On the question of building online infrastructure from the ground up, Steele felt the risks were extremely high. Rizzo thought it was possible, but that finding qualified people to make it happen was difficult and costs were prohibitive. Wise was cautious in his advice saying, “If you can take that side of the company and spin it off into a successful IPO, then yes.”

Ultimately, when faced with creating an online infrastructure from scratch versus outsourcing, most of the panel preferred to rely on outside service providers. However, as Rizzo noted, “If you look at the companies that derive most of their revenue from online, not necessarily even game companies, but companies like Amazon and Google, the most successful ones build their own infrastructure.”

NetDevil's vehicle-based MMO Auto Assault

The Business of Online Game Infrastructure

Rounding out the day was a look at the business of online game infrastructure through the eyes of a diverse group of developers, including Daniel James, CEO of Three Rings, Jon Hörddal, COO of CCP Games, Scott Brown, President and Co-Founder of NetDevil, and Steve Goldstein, Director of Business Development and General Counsel for Flagship Studios.

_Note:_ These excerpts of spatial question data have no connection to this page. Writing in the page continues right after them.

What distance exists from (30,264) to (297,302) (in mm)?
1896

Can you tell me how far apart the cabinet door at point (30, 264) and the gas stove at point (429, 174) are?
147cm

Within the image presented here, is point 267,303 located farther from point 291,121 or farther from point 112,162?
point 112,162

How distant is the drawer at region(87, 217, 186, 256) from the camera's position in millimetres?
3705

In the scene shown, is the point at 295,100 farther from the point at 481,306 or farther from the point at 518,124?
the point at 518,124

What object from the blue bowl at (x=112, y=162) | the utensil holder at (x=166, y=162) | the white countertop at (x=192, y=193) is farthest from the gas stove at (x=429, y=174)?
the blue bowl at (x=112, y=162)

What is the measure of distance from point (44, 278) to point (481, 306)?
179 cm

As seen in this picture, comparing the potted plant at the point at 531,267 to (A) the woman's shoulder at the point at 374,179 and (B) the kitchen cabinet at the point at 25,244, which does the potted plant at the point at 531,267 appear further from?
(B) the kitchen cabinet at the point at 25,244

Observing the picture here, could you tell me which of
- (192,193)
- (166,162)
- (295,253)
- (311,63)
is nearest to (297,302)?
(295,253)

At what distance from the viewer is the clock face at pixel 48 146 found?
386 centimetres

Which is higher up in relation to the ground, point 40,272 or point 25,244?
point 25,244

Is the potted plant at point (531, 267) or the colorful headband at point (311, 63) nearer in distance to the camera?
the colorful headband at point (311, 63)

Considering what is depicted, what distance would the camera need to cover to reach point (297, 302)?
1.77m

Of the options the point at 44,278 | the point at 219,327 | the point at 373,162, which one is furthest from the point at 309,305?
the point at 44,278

Moderator Matthew Le Merle, CEO of Gameplay Holdings, LLC began by asking the panel to describe their companies’ online goals. Growth was the common answer with James adding, “I want to create something that grows virally. I want to create a forest fire.” However, as Le Merle pointed out, expansion brings with it new challenges. Hörddal responded, “Even if I have to over invest to stay ahead of growth, I’ll do it.”

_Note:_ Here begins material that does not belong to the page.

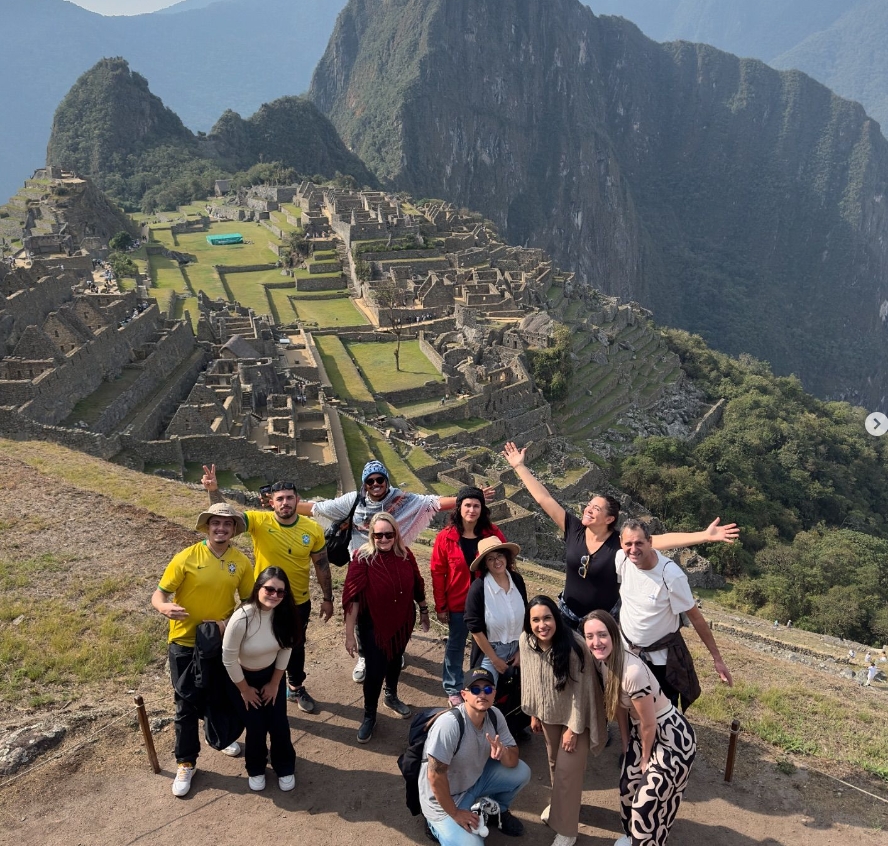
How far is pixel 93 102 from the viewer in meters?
88.0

The conversation turned to outsourcing and the panel described the benefits of distributing parts of the online business to third parties. “Billing systems are not fun. If you make a mistake it can cost a lot of money and it would be nice if that was somebody else’s problem,” James said. Goldstein added, “We have to be light on our feet and we’ve done a lot of outsourcing.” Describing the interrelationship between outsourcers and clients, he said, “I take comfort in knowing that somebody else’s business is at risk as well.”

Hörddal agreed, saying, “We have an aggressive plan to outsource everything that can be done better than ourselves,” adding that there is nothing wrong with outsourcing as long as it is carefully managed. However, Three Rings’ Daniel James sounded a note of caution saying, “I think it’s insane to outsource customer support.”